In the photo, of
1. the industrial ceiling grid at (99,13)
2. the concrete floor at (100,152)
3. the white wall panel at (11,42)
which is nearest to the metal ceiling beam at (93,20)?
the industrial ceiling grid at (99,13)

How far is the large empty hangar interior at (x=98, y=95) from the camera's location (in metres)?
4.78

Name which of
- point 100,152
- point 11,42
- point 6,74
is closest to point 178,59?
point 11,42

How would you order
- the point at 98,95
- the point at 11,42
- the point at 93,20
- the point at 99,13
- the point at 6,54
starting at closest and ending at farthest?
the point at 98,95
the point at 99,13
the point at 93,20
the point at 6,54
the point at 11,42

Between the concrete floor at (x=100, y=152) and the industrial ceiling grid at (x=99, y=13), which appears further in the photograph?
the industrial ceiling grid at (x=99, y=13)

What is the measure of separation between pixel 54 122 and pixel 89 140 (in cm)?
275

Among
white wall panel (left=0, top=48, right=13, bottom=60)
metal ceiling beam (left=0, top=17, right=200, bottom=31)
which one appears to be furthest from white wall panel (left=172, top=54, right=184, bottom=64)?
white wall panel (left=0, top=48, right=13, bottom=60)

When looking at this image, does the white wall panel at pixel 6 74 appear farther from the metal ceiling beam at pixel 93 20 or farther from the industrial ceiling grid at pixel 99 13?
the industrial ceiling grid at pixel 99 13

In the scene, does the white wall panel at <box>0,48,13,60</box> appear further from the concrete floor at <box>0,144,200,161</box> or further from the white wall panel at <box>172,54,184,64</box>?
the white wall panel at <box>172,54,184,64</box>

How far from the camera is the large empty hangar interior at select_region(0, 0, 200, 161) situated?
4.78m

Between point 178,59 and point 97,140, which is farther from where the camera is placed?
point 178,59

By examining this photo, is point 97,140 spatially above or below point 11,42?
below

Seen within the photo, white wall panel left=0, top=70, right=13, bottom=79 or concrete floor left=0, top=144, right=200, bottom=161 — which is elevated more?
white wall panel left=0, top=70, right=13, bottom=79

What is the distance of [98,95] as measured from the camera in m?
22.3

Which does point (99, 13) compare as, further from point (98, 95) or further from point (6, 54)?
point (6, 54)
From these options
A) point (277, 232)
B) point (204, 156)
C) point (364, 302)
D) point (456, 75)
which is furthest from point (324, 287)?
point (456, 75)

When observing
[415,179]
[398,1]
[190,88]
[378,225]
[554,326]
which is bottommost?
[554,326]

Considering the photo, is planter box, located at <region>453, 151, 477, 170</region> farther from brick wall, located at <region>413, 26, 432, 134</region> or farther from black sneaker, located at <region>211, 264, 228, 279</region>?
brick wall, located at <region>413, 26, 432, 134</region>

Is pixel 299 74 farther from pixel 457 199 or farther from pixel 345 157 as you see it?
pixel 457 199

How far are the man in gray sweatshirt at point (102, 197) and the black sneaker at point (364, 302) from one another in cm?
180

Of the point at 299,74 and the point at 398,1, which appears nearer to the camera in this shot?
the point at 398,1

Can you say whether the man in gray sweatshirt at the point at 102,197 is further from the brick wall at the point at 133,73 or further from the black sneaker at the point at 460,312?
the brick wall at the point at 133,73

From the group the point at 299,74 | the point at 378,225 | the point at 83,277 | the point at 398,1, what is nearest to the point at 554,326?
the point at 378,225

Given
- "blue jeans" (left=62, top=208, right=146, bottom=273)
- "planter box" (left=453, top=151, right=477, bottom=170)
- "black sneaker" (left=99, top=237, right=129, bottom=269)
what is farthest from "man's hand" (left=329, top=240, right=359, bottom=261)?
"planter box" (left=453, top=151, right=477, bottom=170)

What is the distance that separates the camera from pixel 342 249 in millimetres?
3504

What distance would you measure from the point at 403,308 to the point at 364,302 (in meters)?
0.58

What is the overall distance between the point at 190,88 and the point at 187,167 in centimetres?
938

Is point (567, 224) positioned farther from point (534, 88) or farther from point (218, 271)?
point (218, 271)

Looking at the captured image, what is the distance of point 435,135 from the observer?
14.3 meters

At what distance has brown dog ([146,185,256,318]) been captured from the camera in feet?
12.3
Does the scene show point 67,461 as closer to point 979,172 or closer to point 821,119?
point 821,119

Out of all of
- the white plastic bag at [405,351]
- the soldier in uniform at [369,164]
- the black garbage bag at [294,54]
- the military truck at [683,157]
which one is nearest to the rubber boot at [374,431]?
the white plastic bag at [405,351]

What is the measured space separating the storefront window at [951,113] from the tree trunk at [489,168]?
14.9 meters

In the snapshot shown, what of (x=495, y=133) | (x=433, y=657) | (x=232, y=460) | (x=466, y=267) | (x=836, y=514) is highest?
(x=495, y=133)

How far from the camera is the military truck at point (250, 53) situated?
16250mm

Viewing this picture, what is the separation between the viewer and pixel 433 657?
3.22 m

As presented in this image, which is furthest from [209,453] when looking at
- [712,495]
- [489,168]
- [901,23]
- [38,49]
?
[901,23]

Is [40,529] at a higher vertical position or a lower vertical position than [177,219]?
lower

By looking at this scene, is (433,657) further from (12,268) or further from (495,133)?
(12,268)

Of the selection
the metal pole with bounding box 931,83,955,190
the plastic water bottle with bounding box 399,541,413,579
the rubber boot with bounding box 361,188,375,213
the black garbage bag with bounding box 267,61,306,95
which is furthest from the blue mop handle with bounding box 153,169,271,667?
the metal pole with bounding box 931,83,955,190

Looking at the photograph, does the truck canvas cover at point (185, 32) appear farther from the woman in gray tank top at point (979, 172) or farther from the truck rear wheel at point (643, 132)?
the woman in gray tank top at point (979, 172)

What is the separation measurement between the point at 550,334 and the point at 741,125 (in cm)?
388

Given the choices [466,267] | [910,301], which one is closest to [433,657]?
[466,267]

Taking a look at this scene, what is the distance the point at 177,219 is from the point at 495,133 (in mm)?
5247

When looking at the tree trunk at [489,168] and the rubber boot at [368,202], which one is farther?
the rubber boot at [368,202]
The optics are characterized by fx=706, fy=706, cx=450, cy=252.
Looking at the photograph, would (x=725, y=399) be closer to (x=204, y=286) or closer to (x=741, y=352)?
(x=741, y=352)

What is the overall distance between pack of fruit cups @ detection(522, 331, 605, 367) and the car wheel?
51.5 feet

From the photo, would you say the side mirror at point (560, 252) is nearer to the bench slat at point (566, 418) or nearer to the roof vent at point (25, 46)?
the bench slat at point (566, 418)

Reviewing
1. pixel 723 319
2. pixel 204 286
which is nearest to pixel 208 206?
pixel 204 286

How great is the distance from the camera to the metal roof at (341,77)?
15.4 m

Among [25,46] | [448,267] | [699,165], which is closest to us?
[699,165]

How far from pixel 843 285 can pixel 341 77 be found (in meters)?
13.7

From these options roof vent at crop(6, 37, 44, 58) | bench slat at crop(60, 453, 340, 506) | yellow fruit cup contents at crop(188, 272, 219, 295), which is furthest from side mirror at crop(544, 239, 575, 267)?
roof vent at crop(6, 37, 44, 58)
============================================================
*Task instructions*
Retype only the lines running from the line with "Taking a look" to the end of the listing, including both of those lines.

*Response to this exercise*
Taking a look at this scene, what is the distance the point at 177,219 is from the point at 495,133 (in mm)?
5247

When looking at the tree trunk at [489,168] and the rubber boot at [368,202], which one is farther?
the rubber boot at [368,202]
The optics are characterized by fx=706, fy=706, cx=450, cy=252.
Looking at the photograph, would (x=725, y=399) be closer to (x=204, y=286) or closer to (x=741, y=352)?
(x=741, y=352)

What is the overall distance between pack of fruit cups @ detection(522, 331, 605, 367) and the car wheel?
51.5 feet

From the photo, would you say the side mirror at point (560, 252) is nearer to the bench slat at point (566, 418) or nearer to the roof vent at point (25, 46)?
the bench slat at point (566, 418)

Reviewing
1. pixel 723 319
2. pixel 204 286
which is nearest to pixel 208 206?
pixel 204 286

How great is the distance from the camera to the metal roof at (341,77)?
15.4 m

Among [25,46] | [448,267] | [699,165], which is closest to us?
[699,165]

How far from pixel 843 285 can pixel 341 77 be found (in meters)?
13.7

From these options roof vent at crop(6, 37, 44, 58) | bench slat at crop(60, 453, 340, 506) | yellow fruit cup contents at crop(188, 272, 219, 295), which is furthest from side mirror at crop(544, 239, 575, 267)?
roof vent at crop(6, 37, 44, 58)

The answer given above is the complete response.